WHAT IS REQUIRED -> Take the records below and set them down exactly, so that every line matches the original.
START SUPPLIED DATA
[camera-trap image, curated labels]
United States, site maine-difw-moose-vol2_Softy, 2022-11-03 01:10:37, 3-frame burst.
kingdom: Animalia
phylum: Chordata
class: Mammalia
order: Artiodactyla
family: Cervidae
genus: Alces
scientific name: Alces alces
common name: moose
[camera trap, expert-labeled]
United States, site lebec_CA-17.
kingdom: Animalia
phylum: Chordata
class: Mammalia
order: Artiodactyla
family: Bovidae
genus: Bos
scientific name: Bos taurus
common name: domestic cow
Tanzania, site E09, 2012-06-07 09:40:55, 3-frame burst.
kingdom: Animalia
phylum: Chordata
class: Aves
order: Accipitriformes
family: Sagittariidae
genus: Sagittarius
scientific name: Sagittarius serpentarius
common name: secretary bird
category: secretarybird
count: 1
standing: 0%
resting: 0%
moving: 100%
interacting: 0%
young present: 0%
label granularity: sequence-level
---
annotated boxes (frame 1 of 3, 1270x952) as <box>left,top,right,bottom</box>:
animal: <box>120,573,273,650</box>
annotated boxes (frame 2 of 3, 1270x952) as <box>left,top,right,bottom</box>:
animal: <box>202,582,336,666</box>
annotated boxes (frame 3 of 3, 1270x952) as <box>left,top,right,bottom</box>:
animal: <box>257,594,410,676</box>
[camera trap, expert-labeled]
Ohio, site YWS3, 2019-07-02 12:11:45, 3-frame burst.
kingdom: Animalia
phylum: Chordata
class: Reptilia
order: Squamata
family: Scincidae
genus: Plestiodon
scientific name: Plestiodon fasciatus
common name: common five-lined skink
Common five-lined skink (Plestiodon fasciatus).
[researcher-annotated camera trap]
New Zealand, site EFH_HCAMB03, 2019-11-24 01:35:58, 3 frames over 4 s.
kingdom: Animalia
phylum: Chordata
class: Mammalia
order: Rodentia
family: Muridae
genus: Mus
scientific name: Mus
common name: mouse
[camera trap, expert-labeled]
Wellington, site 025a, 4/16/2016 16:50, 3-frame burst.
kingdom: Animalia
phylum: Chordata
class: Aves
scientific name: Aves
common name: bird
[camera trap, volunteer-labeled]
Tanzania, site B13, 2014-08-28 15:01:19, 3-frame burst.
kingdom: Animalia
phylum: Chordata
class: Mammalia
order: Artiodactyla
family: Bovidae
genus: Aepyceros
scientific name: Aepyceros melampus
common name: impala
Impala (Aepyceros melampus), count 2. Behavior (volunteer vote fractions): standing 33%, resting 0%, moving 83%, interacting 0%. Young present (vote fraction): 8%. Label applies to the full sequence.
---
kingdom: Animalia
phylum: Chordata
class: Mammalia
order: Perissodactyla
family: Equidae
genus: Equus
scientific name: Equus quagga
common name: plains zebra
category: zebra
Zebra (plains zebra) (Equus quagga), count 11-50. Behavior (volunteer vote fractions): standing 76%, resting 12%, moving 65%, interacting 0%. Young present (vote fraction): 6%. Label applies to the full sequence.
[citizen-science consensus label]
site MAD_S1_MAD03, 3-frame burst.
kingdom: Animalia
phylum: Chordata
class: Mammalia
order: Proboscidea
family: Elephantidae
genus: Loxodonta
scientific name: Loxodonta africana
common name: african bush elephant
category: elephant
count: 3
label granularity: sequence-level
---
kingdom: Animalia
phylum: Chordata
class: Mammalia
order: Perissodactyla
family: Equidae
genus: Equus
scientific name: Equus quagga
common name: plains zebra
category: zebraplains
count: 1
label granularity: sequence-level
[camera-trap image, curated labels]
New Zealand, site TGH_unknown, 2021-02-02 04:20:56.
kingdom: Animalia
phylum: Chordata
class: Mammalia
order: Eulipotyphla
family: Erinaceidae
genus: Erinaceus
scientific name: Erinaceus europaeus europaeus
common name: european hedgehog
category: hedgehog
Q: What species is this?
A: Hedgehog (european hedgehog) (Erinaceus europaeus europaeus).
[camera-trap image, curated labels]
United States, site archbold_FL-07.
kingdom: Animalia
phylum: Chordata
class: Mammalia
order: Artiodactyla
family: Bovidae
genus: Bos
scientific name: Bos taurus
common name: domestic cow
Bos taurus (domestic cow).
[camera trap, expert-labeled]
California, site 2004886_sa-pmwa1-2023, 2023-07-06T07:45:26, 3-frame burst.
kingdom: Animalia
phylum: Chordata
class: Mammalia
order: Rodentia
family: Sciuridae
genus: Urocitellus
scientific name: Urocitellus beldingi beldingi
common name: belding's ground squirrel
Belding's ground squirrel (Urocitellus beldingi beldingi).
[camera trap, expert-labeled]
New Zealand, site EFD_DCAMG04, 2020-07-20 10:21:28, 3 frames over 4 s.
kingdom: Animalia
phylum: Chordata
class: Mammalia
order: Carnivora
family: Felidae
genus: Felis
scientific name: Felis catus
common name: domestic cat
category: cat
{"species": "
END SUPPLIED DATA
EXERCISE RESPONSE ->
[camera-trap image, curated labels]
United States, site maine-difw-moose-vol2_Softy, 2022-11-03 01:10:37, 3-frame burst.
kingdom: Animalia
phylum: Chordata
class: Mammalia
order: Artiodactyla
family: Cervidae
genus: Alces
scientific name: Alces alces
common name: moose
[camera trap, expert-labeled]
United States, site lebec_CA-17.
kingdom: Animalia
phylum: Chordata
class: Mammalia
order: Artiodactyla
family: Bovidae
genus: Bos
scientific name: Bos taurus
common name: domestic cow
Tanzania, site E09, 2012-06-07 09:40:55, 3-frame burst.
kingdom: Animalia
phylum: Chordata
class: Aves
order: Accipitriformes
family: Sagittariidae
genus: Sagittarius
scientific name: Sagittarius serpentarius
common name: secretary bird
category: secretarybird
count: 1
standing: 0%
resting: 0%
moving: 100%
interacting: 0%
young present: 0%
label granularity: sequence-level
---
annotated boxes (frame 1 of 3, 1270x952) as <box>left,top,right,bottom</box>:
animal: <box>120,573,273,650</box>
annotated boxes (frame 2 of 3, 1270x952) as <box>left,top,right,bottom</box>:
animal: <box>202,582,336,666</box>
annotated boxes (frame 3 of 3, 1270x952) as <box>left,top,right,bottom</box>:
animal: <box>257,594,410,676</box>
[camera trap, expert-labeled]
Ohio, site YWS3, 2019-07-02 12:11:45, 3-frame burst.
kingdom: Animalia
phylum: Chordata
class: Reptilia
order: Squamata
family: Scincidae
genus: Plestiodon
scientific name: Plestiodon fasciatus
common name: common five-lined skink
Common five-lined skink (Plestiodon fasciatus).
[researcher-annotated camera trap]
New Zealand, site EFH_HCAMB03, 2019-11-24 01:35:58, 3 frames over 4 s.
kingdom: Animalia
phylum: Chordata
class: Mammalia
order: Rodentia
family: Muridae
genus: Mus
scientific name: Mus
common name: mouse
[camera trap, expert-labeled]
Wellington, site 025a, 4/16/2016 16:50, 3-frame burst.
kingdom: Animalia
phylum: Chordata
class: Aves
scientific name: Aves
common name: bird
[camera trap, volunteer-labeled]
Tanzania, site B13, 2014-08-28 15:01:19, 3-frame burst.
kingdom: Animalia
phylum: Chordata
class: Mammalia
order: Artiodactyla
family: Bovidae
genus: Aepyceros
scientific name: Aepyceros melampus
common name: impala
Impala (Aepyceros melampus), count 2. Behavior (volunteer vote fractions): standing 33%, resting 0%, moving 83%, interacting 0%. Young present (vote fraction): 8%. Label applies to the full sequence.
---
kingdom: Animalia
phylum: Chordata
class: Mammalia
order: Perissodactyla
family: Equidae
genus: Equus
scientific name: Equus quagga
common name: plains zebra
category: zebra
Zebra (plains zebra) (Equus quagga), count 11-50. Behavior (volunteer vote fractions): standing 76%, resting 12%, moving 65%, interacting 0%. Young present (vote fraction): 6%. Label applies to the full sequence.
[citizen-science consensus label]
site MAD_S1_MAD03, 3-frame burst.
kingdom: Animalia
phylum: Chordata
class: Mammalia
order: Proboscidea
family: Elephantidae
genus: Loxodonta
scientific name: Loxodonta africana
common name: african bush elephant
category: elephant
count: 3
label granularity: sequence-level
---
kingdom: Animalia
phylum: Chordata
class: Mammalia
order: Perissodactyla
family: Equidae
genus: Equus
scientific name: Equus quagga
common name: plains zebra
category: zebraplains
count: 1
label granularity: sequence-level
[camera-trap image, curated labels]
New Zealand, site TGH_unknown, 2021-02-02 04:20:56.
kingdom: Animalia
phylum: Chordata
class: Mammalia
order: Eulipotyphla
family: Erinaceidae
genus: Erinaceus
scientific name: Erinaceus europaeus europaeus
common name: european hedgehog
category: hedgehog
Q: What species is this?
A: Hedgehog (european hedgehog) (Erinaceus europaeus europaeus).
[camera-trap image, curated labels]
United States, site archbold_FL-07.
kingdom: Animalia
phylum: Chordata
class: Mammalia
order: Artiodactyla
family: Bovidae
genus: Bos
scientific name: Bos taurus
common name: domestic cow
Bos taurus (domestic cow).
[camera trap, expert-labeled]
California, site 2004886_sa-pmwa1-2023, 2023-07-06T07:45:26, 3-frame burst.
kingdom: Animalia
phylum: Chordata
class: Mammalia
order: Rodentia
family: Sciuridae
genus: Urocitellus
scientific name: Urocitellus beldingi beldingi
common name: belding's ground squirrel
Belding's ground squirrel (Urocitellus beldingi beldingi).
[camera trap, expert-labeled]
New Zealand, site EFD_DCAMG04, 2020-07-20 10:21:28, 3 frames over 4 s.
kingdom: Animalia
phylum: Chordata
class: Mammalia
order: Carnivora
family: Felidae
genus: Felis
scientific name: Felis catus
common name: domestic cat
category: cat
{"species": "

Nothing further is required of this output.